From your symptoms, I'm inclined to blame the wheel/drivers more than F1 2012. In particular the Fanatec wheels, while excellent, are a little....small-company and aren't flawless. Its quite possible the wheel is crashing or overheating, or has a compatibility issue.

I'd recommend:
- updating the firmware in the wheel
- updating the drives
- turning down the FF effects (to reduce power/heat usage)

(sorry if the above is just sucking eggs)

Otherwise you might have more luck on the Fanatec forums - they tend to be a good bunch as I recall (particularly the CEO...Thomas?)

How are your pedals connected? I guess this would be the decider; if they're connected via the wheel and they go dead too then thats one thing - if they're connected direct to the PC and they still go dead at the same time that's different.

Btw - you have the Clubsports (excellent pedals!) - but please do connect tthem directly to the PC; as I understand it there are USB bandwidth limitations meaning that the sample rate and/or precision is reduced when sharing the connection with the wheel - connect them directly to get full resolution. (correct me if I'm wrong - but that's what I've been understood from a lot of forum trawling over the years. not for all devices, but for these at least).

Good luck :)


Thank you Shivars for the detailed reply! ;)

I've been doing a little troubleshooting of my own since I read your post...
The problem seems to be in the latest Fanatec drivers. Version 144.

The reasoning for this conclusion being that I connected my Clubsport pedals separate from the wheel this time via usb cable and they stop responding along with the wheel.

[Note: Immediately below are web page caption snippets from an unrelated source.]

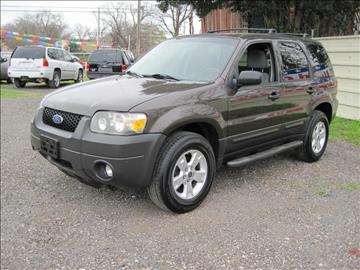 2007 Ford Escape for sale in San Antonio, TX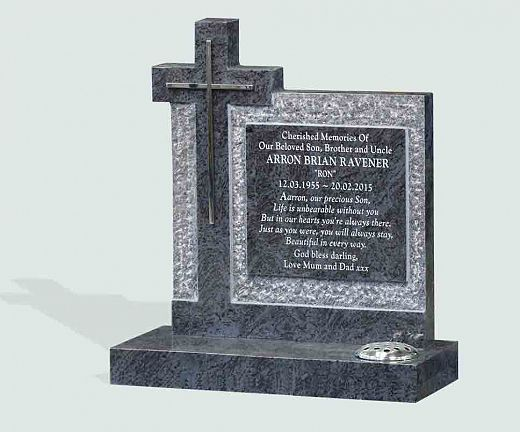 personal message headstone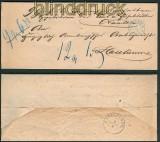 Meppen Postvorschußbrief 1.4.1865 nach Haselünne (27108)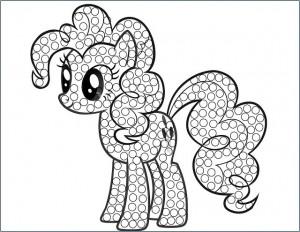 little_pony_kulak_çöpü_boyama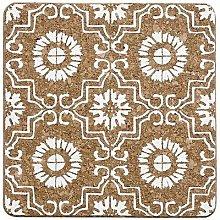 Ladelle Fiesta Tile Square Cork Trivet – White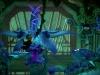 Switch_LuigisMansion3_E3_screen_061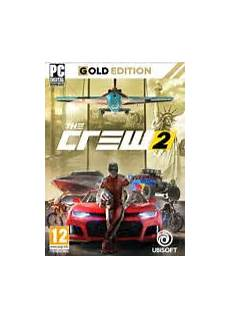 buy the crew 2 gold edition at the best price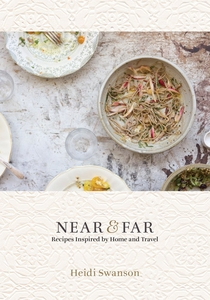 Near & Far - Click to enlarge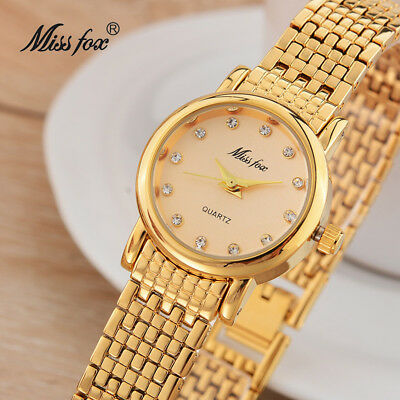 Miss Fox Fashion Brand Women Casual Simple Luxury Quartz Minimalist Wristwatches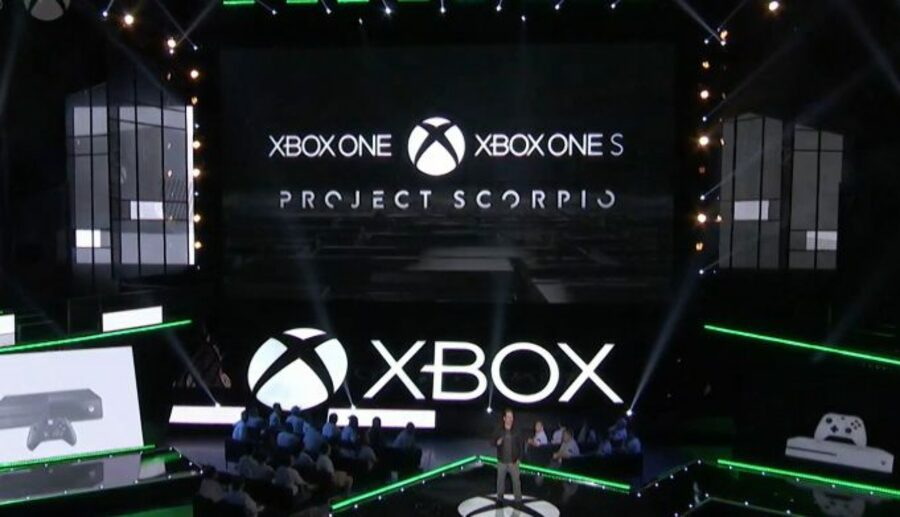 PlayStation 4K PS4K Xbox One Project Scorpio 1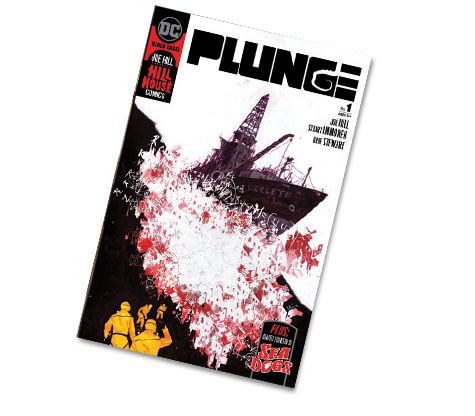 PLUNGE #1-2020 DC COMIC Convention Exclusive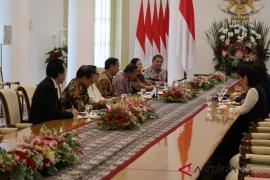 Presiden Jokowi harapkan peningkatan komitmen Alibaba di Indonesia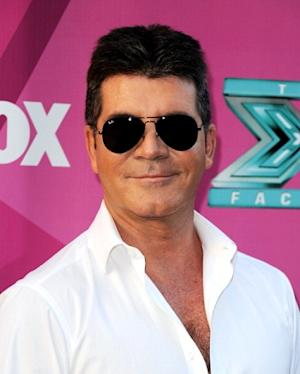 Simon Cowell Should Be Shot? 'X Factor' Boss Begs to Differ in Twitter Spat With Depeche Mode Member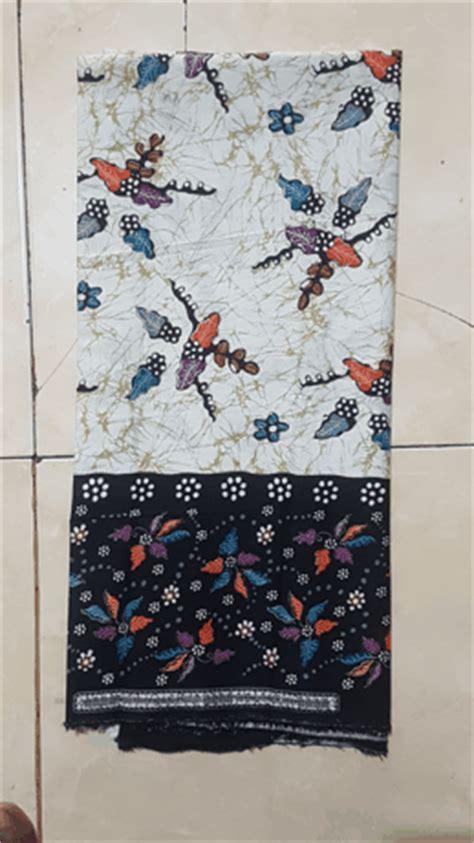 Bahan Katun Motif Harga Permeter 1 seragam batik ibu pkk berbahan katun asli batik dlidir
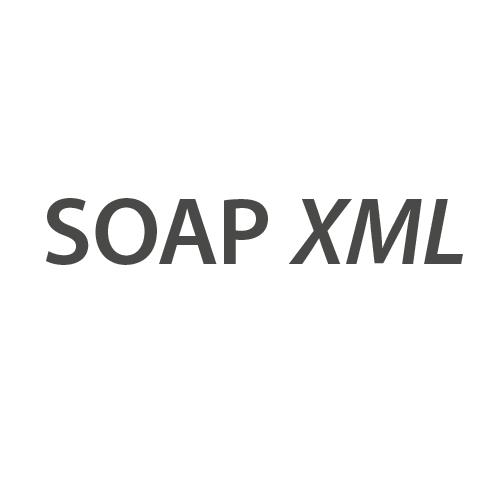 Produktbild SOAP-Schnittstelle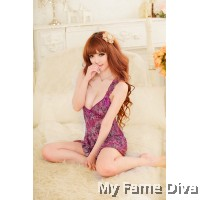 Love Birds : Sweetie Ruffles Ribbon Babydoll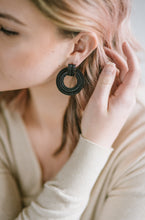 Load image into Gallery viewer, Alloy Hoops - Black - Cause-ology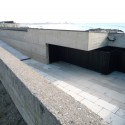 Leça Swimming Pools / Alvaro Siza Photo by Nancy Steiber - http://www.flickr.com/photos/architectural_peregrinations/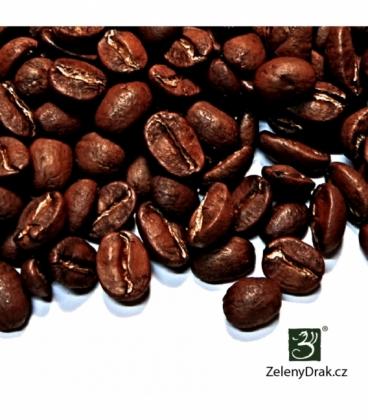 INDIEN BALMAADI ESTATE BIO - bio káva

The wheel does work again if you power it off and on again, but without FFB.
The pedals on the other hand dont have a power off button...you have to unplug the usb cable from the pc and back again to get them working again.

What do you think?
Could it be the drivers rather than firmware or overheating problems?
I should also mention that the wheel is surprisingly cool when this happens.
It usually gets hotter in other games but without any overheating problems.
mmm if the pedals are connected separately from the wheel, and they stop responding too, then its a driver issue - or your PC is otherwise borked.

I assume you don't have the same problem at all in other games - even after long periods of driving?

(I found iRacing a good benchmark of this; it has good FF all over the place because of the track detail, and circuits like Infineon in Star Mazda are a rapid-but-smooth workout of pedals and wheel movements. calibration or other problems always seemed much more obvious in iracing than other games/sims).
I mainly race on consoles for longer periods of time, not much driving time with the Fanatec on the PC unfortunately.
I have tried Project CARS for an extended period of time without any of the above symptoms.
I've been curious to try out iRacing, scared away though by the pricing...
I have also posted the details on the Codemasters F1 2012 forum, curious to see if someone else has encountered this problem...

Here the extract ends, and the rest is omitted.